> [YOUR ASSIGNMENT]
Leaving out the pictures, return word for word the stretch of entries below from the line holding "2 casos positivos" through the line holding "MQL5 TUTORIAL –".

> [SOURCE DATA]
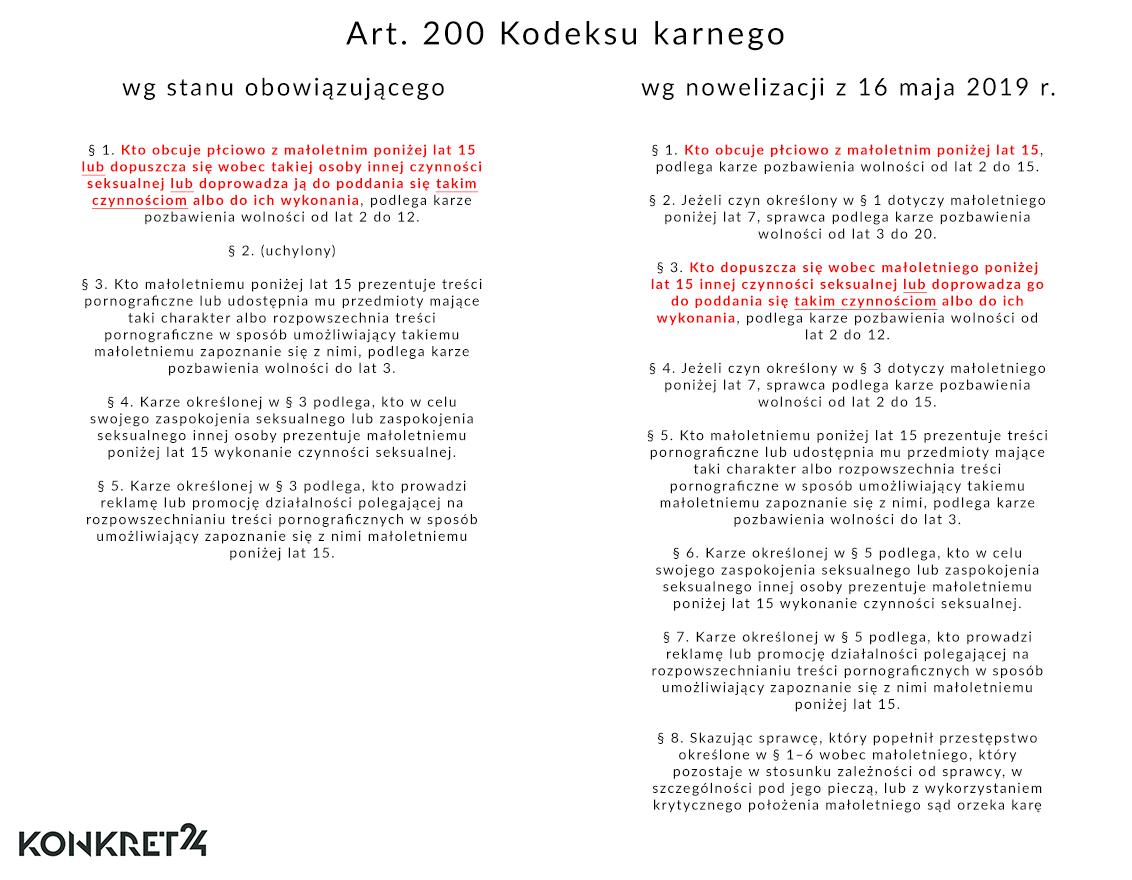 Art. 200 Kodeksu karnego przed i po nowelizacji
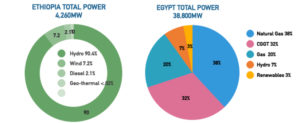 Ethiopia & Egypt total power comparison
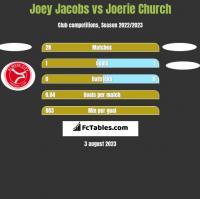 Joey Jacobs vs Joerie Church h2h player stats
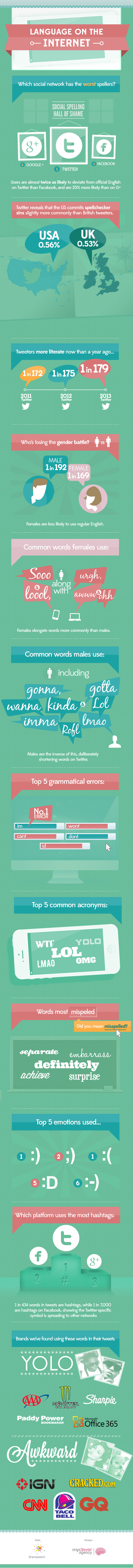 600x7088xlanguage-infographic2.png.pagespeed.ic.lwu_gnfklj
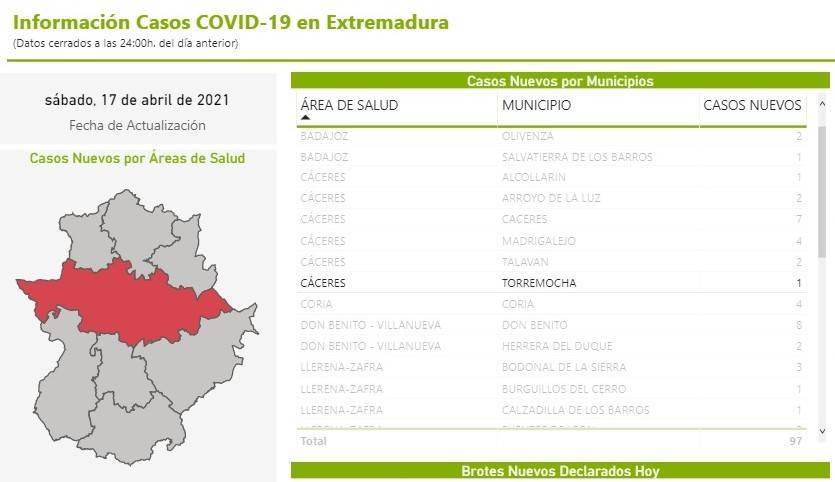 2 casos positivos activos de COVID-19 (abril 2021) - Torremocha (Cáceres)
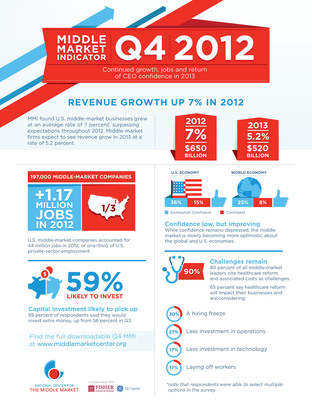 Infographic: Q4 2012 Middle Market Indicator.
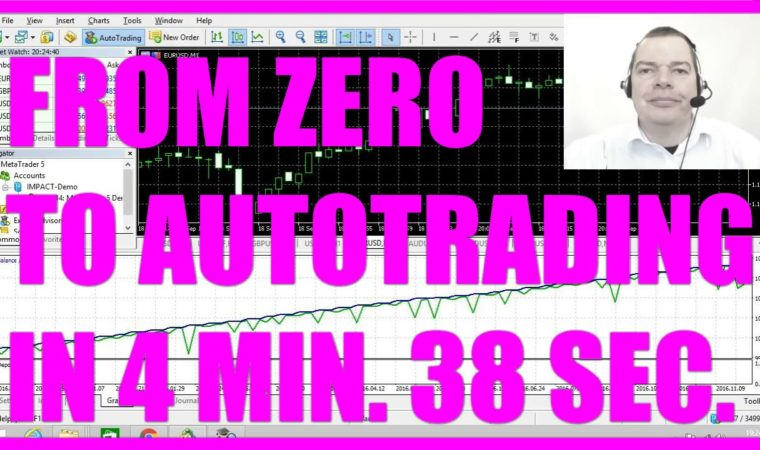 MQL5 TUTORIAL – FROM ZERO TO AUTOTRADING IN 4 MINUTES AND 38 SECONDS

--

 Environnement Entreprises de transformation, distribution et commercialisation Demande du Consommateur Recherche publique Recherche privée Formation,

> [EXERCISE RESULT]
 2 casos positivos activos de COVID-19 (abril 2021) - Torremocha (Cáceres)
 Infographic: Q4 2012 Middle Market Indicator.
 MQL5 TUTORIAL – FROM ZERO TO AUTOTRADING IN 4 MINUTES AND 38 SECONDS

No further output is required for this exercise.